What to do: Extract every line of the material below that contains the string "Here", with case counting in the match.

# Dataset rows start

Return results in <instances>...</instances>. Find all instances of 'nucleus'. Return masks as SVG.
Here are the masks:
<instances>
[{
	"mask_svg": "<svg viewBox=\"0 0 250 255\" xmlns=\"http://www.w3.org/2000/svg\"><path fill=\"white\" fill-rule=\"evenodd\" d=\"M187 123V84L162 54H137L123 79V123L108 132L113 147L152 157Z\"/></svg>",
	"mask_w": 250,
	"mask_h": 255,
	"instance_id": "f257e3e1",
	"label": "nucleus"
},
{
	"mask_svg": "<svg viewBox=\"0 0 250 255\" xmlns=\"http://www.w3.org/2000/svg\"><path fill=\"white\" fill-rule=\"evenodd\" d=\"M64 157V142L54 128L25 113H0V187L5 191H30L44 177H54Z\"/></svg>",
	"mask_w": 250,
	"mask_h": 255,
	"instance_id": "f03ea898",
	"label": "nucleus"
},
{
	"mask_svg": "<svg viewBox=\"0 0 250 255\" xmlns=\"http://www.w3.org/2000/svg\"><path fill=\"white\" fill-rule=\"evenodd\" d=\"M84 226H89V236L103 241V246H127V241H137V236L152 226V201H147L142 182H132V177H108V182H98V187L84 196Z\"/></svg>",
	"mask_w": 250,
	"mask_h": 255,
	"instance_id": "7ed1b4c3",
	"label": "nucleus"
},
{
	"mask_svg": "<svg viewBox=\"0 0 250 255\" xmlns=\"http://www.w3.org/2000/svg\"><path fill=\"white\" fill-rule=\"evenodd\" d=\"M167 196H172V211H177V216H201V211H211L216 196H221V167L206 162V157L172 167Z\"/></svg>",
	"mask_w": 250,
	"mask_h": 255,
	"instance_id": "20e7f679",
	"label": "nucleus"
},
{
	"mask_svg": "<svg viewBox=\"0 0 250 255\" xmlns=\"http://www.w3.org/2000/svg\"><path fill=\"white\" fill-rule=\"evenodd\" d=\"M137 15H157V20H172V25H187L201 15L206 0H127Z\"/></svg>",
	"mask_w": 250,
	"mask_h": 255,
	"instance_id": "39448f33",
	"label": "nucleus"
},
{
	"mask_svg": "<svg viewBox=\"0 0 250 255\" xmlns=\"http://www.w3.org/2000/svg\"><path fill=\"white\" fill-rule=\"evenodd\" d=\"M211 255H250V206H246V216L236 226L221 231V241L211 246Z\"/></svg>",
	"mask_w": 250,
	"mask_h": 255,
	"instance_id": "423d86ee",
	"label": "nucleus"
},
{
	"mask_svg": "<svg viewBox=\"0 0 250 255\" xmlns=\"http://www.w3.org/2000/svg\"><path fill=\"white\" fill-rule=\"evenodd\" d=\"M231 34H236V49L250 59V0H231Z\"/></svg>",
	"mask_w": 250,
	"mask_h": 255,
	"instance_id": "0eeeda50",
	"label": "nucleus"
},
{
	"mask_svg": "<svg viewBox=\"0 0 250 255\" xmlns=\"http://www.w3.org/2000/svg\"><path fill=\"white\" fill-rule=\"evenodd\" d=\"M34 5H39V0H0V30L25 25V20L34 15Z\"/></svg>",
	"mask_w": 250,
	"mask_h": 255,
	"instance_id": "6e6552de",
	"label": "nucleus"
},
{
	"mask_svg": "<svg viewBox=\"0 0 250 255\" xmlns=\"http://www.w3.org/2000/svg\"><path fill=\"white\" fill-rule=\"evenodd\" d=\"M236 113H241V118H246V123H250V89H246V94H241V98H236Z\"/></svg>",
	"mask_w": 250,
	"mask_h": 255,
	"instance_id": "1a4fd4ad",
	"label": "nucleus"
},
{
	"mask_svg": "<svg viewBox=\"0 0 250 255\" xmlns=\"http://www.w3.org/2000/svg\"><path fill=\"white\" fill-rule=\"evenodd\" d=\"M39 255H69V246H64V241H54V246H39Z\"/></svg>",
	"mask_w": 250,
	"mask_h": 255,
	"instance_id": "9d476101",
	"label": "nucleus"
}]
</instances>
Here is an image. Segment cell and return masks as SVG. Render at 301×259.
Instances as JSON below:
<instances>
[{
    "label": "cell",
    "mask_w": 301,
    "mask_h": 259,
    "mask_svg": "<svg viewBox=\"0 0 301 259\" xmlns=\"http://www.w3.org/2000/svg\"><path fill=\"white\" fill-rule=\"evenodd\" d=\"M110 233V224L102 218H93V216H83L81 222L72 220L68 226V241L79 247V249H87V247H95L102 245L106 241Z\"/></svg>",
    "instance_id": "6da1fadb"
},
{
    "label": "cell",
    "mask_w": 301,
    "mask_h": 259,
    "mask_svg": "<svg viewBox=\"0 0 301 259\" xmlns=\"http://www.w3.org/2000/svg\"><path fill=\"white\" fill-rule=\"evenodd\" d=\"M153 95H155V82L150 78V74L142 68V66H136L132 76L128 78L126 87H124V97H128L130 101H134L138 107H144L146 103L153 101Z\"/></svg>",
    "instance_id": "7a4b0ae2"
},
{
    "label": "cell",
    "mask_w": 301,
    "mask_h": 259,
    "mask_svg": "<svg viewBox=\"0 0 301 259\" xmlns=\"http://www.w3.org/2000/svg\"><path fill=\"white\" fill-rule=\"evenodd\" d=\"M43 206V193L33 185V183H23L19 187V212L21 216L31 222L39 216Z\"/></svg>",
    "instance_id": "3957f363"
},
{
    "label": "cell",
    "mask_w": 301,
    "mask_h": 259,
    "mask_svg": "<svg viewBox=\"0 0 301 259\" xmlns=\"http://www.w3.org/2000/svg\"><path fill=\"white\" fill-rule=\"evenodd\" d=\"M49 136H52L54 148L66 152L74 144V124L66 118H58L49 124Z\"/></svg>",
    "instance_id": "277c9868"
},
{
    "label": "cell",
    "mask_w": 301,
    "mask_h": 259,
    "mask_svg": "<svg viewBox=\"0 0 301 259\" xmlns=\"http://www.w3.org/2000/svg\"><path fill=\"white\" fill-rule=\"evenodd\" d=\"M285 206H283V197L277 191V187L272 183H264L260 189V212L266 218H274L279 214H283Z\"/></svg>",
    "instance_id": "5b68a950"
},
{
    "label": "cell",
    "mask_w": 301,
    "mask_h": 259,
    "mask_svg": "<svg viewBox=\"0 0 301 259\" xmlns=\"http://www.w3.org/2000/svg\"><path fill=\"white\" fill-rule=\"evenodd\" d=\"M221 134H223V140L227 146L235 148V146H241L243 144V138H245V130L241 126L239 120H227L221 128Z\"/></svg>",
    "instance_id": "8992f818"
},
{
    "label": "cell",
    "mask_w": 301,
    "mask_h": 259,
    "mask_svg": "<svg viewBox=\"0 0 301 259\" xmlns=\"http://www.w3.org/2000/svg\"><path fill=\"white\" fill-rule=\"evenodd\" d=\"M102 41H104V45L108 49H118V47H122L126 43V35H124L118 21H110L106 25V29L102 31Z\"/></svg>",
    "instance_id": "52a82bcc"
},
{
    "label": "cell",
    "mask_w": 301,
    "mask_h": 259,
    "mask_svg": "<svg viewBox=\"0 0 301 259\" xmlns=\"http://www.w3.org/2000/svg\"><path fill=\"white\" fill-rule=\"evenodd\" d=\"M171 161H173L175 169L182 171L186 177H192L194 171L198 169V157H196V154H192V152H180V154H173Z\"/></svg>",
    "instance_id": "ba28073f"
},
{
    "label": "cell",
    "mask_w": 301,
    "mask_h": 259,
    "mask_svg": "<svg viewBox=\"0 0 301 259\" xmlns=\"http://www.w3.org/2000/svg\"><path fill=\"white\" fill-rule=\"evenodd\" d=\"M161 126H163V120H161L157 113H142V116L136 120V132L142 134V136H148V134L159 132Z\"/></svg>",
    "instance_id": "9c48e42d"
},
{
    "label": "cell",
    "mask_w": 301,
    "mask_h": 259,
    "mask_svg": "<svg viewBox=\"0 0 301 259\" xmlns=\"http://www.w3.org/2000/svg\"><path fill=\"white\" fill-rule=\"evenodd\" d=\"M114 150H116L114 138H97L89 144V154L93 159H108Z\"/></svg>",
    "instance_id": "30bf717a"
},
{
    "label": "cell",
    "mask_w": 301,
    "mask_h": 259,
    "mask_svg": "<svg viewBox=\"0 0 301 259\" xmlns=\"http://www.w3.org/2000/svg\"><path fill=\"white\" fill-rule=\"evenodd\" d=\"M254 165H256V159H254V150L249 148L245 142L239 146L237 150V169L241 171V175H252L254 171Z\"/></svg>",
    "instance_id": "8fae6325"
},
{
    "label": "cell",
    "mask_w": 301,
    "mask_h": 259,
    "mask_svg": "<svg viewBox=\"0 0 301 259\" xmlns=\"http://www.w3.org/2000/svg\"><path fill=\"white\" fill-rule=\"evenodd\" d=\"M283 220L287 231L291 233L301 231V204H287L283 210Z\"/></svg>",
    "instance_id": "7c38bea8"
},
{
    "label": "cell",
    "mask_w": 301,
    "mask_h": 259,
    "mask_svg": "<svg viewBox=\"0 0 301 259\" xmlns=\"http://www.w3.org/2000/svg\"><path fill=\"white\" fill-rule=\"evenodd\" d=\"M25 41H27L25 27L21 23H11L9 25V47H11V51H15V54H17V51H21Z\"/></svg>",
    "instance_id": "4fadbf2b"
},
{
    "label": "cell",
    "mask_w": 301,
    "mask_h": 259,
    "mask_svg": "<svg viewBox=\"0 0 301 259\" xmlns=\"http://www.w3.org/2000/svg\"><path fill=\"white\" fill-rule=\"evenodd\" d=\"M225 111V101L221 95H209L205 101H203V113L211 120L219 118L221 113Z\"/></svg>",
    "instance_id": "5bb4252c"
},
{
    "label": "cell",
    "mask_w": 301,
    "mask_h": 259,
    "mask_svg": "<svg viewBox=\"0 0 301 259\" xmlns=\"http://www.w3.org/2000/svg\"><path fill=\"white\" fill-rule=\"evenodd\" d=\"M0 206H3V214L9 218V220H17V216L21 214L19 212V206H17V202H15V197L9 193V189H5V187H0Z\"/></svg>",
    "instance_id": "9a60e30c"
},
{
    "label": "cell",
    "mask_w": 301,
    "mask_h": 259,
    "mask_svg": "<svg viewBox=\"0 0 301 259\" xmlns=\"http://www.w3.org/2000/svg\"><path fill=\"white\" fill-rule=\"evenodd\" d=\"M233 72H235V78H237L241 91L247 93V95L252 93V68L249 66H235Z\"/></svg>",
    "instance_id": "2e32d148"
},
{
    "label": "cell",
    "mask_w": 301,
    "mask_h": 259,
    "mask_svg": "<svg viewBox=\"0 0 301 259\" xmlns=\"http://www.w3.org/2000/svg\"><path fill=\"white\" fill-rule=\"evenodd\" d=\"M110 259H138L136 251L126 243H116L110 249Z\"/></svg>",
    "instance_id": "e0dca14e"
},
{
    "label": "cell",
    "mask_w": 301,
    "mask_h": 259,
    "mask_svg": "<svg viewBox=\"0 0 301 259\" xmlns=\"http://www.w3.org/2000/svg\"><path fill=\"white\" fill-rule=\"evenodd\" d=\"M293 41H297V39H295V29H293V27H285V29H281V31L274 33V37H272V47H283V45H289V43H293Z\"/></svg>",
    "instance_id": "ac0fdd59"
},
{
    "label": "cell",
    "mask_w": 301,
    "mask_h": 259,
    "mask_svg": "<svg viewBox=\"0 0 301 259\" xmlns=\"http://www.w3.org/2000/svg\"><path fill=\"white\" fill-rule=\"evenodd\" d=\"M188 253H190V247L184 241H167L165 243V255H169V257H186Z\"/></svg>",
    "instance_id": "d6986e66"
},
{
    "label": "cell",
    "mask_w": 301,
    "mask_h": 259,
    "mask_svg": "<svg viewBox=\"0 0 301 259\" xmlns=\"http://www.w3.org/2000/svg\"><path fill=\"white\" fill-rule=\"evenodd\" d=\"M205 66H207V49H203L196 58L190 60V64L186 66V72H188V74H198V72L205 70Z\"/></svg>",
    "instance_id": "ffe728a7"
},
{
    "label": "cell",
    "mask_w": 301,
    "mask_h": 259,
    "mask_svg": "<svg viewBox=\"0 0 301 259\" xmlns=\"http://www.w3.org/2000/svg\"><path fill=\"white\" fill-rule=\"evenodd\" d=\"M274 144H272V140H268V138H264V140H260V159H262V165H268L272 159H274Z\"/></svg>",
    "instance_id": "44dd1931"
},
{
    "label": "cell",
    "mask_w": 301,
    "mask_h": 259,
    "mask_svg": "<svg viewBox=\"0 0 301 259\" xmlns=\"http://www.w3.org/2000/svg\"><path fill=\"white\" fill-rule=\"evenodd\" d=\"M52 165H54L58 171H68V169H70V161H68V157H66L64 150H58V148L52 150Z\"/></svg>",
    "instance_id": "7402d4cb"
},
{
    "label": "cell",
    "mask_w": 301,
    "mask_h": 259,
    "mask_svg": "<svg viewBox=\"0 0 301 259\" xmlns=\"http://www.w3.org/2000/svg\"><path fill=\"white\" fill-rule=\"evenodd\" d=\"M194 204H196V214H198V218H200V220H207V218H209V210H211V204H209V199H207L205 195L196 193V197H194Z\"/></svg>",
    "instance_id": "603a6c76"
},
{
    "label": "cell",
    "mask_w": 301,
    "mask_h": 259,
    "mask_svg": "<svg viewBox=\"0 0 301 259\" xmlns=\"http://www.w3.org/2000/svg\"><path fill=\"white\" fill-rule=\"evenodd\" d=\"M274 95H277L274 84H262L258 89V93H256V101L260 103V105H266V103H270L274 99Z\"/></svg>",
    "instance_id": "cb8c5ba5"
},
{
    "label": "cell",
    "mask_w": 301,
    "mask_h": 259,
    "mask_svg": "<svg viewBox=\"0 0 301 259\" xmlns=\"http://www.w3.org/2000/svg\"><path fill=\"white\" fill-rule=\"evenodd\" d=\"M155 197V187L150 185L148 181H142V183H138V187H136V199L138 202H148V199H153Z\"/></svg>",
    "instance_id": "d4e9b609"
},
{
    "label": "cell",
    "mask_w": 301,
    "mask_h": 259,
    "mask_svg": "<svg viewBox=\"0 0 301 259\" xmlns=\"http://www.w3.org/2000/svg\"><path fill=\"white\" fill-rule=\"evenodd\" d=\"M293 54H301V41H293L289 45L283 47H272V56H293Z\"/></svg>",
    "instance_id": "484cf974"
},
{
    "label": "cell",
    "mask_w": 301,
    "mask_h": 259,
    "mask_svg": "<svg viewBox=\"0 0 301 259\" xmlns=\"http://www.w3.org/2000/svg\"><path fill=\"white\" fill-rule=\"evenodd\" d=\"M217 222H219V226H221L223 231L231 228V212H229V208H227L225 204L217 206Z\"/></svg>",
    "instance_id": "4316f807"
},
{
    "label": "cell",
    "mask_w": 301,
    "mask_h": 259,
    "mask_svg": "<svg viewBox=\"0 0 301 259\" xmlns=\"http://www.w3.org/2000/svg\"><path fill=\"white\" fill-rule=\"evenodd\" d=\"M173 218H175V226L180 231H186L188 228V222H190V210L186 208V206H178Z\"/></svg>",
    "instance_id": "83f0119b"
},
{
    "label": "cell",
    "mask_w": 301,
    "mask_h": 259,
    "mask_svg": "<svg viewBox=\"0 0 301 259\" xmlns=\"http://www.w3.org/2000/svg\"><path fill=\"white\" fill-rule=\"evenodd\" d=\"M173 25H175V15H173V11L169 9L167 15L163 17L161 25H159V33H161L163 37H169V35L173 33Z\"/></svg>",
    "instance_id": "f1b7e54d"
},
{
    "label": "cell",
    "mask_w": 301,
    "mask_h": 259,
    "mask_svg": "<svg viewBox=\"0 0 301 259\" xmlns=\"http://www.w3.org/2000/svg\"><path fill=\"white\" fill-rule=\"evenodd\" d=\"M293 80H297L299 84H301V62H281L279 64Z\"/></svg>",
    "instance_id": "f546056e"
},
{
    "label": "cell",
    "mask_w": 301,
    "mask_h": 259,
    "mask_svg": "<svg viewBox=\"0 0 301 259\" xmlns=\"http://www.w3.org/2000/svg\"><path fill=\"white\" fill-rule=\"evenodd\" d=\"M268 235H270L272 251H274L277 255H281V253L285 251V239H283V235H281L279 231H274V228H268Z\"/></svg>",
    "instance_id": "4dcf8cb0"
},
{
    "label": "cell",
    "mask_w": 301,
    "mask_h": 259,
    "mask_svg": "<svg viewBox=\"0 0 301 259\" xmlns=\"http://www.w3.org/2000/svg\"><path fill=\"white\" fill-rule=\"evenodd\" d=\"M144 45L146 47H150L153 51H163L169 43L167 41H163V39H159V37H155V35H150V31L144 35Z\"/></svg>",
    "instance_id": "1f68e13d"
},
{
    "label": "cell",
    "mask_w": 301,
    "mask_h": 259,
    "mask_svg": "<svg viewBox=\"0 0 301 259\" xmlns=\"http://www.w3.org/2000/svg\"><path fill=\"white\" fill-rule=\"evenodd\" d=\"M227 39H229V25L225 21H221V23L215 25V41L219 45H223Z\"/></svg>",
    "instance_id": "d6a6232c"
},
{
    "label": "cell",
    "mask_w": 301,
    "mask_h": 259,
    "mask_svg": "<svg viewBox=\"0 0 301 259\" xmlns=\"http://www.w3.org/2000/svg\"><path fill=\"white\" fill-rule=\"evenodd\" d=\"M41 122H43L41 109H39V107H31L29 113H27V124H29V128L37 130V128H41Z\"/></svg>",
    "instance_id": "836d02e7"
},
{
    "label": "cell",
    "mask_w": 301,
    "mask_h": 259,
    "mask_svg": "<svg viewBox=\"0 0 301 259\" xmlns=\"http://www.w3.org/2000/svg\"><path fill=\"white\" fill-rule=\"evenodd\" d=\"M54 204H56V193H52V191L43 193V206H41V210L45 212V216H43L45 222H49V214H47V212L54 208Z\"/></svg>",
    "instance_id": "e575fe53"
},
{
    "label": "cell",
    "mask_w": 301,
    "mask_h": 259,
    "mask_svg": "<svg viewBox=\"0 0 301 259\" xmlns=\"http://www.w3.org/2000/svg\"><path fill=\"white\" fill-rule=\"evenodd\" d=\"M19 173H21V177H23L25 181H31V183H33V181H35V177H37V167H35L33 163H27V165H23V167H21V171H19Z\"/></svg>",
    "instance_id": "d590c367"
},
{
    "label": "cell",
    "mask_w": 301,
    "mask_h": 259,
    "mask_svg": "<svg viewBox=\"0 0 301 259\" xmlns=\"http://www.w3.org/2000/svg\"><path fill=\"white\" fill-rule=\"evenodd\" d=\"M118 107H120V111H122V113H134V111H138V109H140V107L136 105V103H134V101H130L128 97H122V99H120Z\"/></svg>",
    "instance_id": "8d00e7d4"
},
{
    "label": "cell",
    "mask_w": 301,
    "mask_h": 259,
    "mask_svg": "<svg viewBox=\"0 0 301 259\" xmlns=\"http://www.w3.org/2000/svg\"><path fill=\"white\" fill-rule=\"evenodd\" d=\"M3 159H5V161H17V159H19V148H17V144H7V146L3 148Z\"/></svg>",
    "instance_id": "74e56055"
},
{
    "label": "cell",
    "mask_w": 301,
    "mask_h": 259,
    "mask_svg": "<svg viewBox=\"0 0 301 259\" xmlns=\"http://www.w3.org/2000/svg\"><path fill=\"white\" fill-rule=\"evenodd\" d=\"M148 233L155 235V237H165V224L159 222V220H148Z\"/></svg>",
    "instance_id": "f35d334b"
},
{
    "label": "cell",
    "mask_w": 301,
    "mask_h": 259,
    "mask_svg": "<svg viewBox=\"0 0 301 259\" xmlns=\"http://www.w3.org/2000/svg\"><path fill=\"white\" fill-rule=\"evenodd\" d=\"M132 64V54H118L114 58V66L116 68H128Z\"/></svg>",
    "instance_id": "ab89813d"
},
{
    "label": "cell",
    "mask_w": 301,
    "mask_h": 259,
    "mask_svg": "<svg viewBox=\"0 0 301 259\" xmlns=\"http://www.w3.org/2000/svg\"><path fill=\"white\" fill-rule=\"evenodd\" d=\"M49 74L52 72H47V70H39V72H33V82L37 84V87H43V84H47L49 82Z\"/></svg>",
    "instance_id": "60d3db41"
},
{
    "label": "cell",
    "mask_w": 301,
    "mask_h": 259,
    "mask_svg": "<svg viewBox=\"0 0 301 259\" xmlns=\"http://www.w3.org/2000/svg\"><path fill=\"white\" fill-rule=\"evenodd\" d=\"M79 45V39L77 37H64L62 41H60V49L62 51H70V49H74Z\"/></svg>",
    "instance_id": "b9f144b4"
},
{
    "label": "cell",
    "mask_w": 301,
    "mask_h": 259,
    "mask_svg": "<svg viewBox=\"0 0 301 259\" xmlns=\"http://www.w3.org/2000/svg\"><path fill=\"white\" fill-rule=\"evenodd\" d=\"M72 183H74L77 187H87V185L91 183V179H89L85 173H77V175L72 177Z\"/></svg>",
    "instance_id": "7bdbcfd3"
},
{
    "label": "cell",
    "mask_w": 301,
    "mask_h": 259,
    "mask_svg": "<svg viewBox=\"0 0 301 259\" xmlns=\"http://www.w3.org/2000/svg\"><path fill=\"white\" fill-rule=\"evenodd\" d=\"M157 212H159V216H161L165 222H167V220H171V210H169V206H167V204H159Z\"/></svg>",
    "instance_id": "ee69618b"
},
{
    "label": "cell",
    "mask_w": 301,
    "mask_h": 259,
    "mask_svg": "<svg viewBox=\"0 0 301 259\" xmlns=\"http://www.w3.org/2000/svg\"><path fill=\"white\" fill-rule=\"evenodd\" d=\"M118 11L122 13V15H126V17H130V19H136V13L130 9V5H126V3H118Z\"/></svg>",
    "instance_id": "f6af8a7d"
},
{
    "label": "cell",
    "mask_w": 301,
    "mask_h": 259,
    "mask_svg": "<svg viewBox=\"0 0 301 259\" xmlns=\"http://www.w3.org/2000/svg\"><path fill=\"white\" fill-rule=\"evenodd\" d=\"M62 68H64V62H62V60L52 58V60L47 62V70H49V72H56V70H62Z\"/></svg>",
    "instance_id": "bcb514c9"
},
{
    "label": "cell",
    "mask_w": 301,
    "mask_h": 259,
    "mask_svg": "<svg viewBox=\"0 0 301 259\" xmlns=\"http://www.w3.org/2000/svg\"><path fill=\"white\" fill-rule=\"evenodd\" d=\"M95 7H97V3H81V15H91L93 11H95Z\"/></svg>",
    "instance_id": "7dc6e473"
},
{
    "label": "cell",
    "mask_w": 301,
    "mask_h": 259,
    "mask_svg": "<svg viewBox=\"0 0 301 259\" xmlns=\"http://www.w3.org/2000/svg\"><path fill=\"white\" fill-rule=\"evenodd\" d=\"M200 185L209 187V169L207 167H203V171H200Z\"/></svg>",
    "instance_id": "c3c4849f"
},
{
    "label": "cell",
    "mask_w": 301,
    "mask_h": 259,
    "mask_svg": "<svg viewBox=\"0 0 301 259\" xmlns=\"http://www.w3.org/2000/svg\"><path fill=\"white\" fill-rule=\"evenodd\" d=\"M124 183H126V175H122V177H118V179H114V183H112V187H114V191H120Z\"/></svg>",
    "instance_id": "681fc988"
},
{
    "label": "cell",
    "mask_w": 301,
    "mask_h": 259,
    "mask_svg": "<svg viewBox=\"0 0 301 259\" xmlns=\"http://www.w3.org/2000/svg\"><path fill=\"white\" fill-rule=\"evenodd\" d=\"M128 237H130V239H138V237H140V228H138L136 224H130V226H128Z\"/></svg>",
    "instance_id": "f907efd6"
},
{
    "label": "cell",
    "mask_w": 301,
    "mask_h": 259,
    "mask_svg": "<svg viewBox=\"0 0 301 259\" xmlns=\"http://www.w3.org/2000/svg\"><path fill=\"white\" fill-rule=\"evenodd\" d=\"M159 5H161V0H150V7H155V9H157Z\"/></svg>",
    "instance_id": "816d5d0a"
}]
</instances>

# Dataset rows end

Response to this task:
Here are the masks:
Here is an image. Segment cell and return masks as SVG. Render at 301×259.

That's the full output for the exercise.